== RAW DATA ==

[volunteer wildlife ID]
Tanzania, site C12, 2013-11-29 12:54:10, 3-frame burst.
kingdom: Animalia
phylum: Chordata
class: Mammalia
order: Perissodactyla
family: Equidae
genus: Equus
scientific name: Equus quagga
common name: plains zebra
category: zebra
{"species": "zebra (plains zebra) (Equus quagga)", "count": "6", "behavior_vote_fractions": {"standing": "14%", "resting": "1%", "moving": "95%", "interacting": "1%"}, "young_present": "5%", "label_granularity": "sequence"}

===

> **EXERCISE DIRECTIONS**:
An exact copy of all the records above is needed.

> **SOLUTION FOR THIS TASK**:
[volunteer wildlife ID]
Tanzania, site C12, 2013-11-29 12:54:10, 3-frame burst.
kingdom: Animalia
phylum: Chordata
class: Mammalia
order: Perissodactyla
family: Equidae
genus: Equus
scientific name: Equus quagga
common name: plains zebra
category: zebra
{"species": "zebra (plains zebra) (Equus quagga)", "count": "6", "behavior_vote_fractions": {"standing": "14%", "resting": "1%", "moving": "95%", "interacting": "1%"}, "young_present": "5%", "label_granularity": "sequence"}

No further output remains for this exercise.